1Jesus left the temple and was going away, when his disciples came to point out to him the buildings of the temple.
2But he answered them, “You see all these, do you not? Truly, I say to you, there will not be left here one stone upon another that will not be thrown down.”
3As he sat on the Mount of Olives, the disciples came to him privately, saying, “Tell us, when will these things be, and what will be the sign of your coming and of the end of the age?”
The most highly contested piece of property in the world is the Temple Mount in Jerusalem. It has been fought over for thousands of years and currently rests in the hands of the Muslims. If this were not the case I am certain that modern day Jews would have already erected another Temple on the sight. It is this piece of property that Jesus uses to initiate a conversation with His Disciple about the End Times. Jesus is just a couple of days from His suffering and death when this teaching takes place. He has finished with the Pharisees and now focuses His attention on the things He wants His Disciples to know before His death. Matthew 24 and 25 deal with those end times. These chapters are prophetic, instructive and meant for the church. He does not waste His time sharing this information with the Pharisees or even the crowds. This is for His followers.
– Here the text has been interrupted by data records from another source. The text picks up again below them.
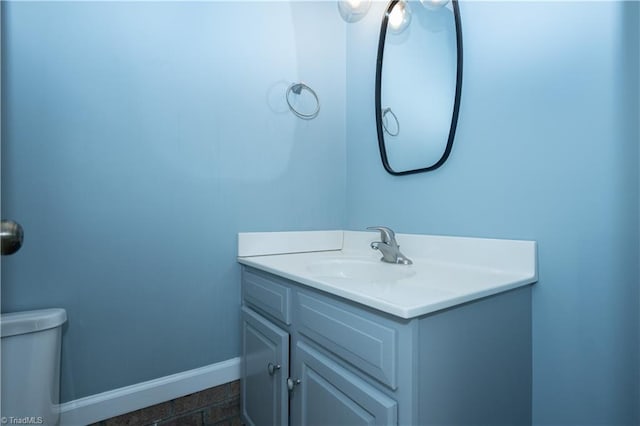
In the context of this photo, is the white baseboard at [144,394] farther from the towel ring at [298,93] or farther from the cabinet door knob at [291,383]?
the towel ring at [298,93]

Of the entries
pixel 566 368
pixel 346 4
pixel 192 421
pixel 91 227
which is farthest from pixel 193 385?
pixel 346 4

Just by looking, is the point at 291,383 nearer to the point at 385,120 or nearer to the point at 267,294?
the point at 267,294

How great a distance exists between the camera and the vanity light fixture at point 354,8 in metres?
1.40

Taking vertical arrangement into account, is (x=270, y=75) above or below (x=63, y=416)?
above

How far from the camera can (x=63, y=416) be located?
1.04m

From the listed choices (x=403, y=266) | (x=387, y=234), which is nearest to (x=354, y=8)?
(x=387, y=234)

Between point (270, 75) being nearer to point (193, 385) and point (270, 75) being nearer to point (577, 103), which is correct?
point (577, 103)

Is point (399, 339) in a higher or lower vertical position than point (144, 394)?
higher

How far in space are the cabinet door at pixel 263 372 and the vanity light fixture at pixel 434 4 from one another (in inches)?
51.3

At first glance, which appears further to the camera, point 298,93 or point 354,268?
point 298,93

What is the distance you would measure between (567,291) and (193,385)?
135cm

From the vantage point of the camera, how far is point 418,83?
4.20ft

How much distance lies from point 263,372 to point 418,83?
1.28 meters

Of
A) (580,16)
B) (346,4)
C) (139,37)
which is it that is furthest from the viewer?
(346,4)
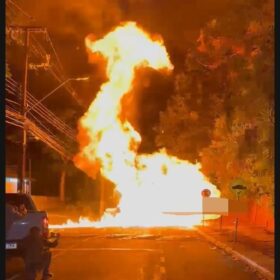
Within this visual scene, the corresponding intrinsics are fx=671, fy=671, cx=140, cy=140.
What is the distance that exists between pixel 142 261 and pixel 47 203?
44865 millimetres

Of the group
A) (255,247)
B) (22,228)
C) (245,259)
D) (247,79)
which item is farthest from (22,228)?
(255,247)

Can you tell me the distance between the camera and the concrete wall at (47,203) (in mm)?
59753

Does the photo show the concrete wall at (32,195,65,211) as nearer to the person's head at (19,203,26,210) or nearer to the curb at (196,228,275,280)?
the curb at (196,228,275,280)

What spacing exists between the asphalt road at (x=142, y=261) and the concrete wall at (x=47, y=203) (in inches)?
1231

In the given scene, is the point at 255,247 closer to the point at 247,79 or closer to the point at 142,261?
the point at 142,261

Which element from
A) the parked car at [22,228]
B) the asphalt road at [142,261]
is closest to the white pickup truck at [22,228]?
the parked car at [22,228]

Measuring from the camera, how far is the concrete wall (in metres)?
59.8

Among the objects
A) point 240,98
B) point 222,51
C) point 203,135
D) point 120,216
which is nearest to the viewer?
point 240,98

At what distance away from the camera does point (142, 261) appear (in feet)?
66.1

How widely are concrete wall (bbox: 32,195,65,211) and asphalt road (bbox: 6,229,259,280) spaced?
1231 inches

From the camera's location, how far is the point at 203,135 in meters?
48.5
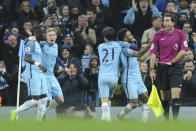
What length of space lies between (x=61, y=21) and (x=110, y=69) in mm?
6194

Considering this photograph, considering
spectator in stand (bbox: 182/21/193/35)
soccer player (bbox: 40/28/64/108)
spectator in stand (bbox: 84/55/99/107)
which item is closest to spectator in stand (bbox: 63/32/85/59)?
spectator in stand (bbox: 84/55/99/107)

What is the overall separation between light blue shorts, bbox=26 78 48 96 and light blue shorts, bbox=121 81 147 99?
6.10ft

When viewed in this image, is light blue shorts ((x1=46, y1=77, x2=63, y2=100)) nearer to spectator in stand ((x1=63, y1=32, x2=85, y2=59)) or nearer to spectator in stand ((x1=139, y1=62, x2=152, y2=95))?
spectator in stand ((x1=139, y1=62, x2=152, y2=95))

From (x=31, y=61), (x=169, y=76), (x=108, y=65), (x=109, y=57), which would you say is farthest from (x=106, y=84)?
(x=31, y=61)

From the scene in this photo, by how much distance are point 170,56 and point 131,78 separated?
5.68 feet

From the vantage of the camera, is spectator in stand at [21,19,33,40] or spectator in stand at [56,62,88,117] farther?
spectator in stand at [21,19,33,40]

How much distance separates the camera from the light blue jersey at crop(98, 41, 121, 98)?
1441 centimetres

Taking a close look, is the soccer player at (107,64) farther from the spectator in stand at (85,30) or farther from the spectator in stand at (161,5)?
the spectator in stand at (161,5)

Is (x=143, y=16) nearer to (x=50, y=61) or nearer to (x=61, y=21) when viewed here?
(x=61, y=21)

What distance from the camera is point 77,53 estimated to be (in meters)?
19.6

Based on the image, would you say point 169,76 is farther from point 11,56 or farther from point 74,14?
point 11,56

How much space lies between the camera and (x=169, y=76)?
13.6m

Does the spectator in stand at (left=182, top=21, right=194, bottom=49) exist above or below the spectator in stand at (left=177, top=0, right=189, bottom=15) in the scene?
below

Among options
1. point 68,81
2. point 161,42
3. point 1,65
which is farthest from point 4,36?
point 161,42
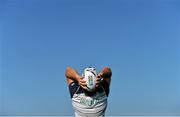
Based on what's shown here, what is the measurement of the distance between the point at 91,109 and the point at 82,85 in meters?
0.85

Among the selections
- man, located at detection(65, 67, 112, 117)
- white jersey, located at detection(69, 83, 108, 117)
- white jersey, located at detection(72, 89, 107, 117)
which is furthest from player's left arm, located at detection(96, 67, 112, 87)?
white jersey, located at detection(72, 89, 107, 117)

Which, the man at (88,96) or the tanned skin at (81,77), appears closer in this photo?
the tanned skin at (81,77)

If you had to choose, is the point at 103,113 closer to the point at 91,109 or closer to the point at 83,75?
the point at 91,109

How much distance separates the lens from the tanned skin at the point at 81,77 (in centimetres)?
1473

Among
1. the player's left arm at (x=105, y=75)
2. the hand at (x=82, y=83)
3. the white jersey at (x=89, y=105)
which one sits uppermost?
the player's left arm at (x=105, y=75)

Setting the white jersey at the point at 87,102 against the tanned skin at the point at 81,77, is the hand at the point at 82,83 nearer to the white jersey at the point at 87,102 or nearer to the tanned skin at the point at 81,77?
the tanned skin at the point at 81,77

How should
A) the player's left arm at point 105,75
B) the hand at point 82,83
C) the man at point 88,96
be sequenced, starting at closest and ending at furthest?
the hand at point 82,83, the player's left arm at point 105,75, the man at point 88,96

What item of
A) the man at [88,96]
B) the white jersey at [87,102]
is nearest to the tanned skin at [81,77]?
the man at [88,96]

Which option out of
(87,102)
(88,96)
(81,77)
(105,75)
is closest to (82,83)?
(81,77)

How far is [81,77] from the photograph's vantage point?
48.6ft

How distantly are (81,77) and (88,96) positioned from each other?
2.13ft

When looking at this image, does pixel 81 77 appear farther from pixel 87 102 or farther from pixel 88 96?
pixel 87 102

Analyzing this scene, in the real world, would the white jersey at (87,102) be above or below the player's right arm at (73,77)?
below

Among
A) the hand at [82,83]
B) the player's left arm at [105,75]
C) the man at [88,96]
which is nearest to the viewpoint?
the hand at [82,83]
Jesus uses a passing conversation about the Temple to illustrate another truth about His Kingdom. The Temple doesn’t matter anymore. Jesus is bringing radical change and one of those changes is going to concern the reverence for the Temple. How can you rely on something that is going to be completely and utterly destroyed? There are several passages in the Old Testament that prophesy the destruction of the Temple. (1 Kings 9:7-8, Daniel 9:27, and Jeremiah 26:17-18.)
17 Some of the elders of the land stepped forward and said to the entire assembly of people,
18 “Micah of Moresheth prophesied in the days of Hezekiah king of Judah. He told all the people of Judah, ‘This is what the Lord Almighty says: “‘Zion will be plowed like a field, Jerusalem will become a heap of rubble, the temple hill a mound overgrown with thickets.’”
Jesus’ prophecy (as well as Daniel’s, Jeremiah’s, and the writer of Kings) comes to pass in 70ad when the Temple is burned to the ground by the Romans. The fire was so hot that the gold from the dome of the temple melted into the mortar that held the bricks together. When the building cooled, that mortar was chipped apart in order to retrieve the gold; thus not one stone was left upon another. The Temple was never rebuilt by the Jews after that event.
As Jesus teaches His disciples these things He isn’t trying to give them a pre-history lesson. He is helping them understand that the Temple is of no importance anymore. A new age has come and the End Times have begun. With the death of Jesus a whole new era is born. Just as the Old Testament believers looked for the coming of the Messiah, we now look for the return of that same Messiah. Both of us wait – but for the same thing; the Kingdom of God to be fulfilled. Waiting is always, always difficult. But we do not wait alone. Jesus is here with us in every moment waiting for the Father to send Him back to claim His victory for us. His Kingdom is here – but not yet.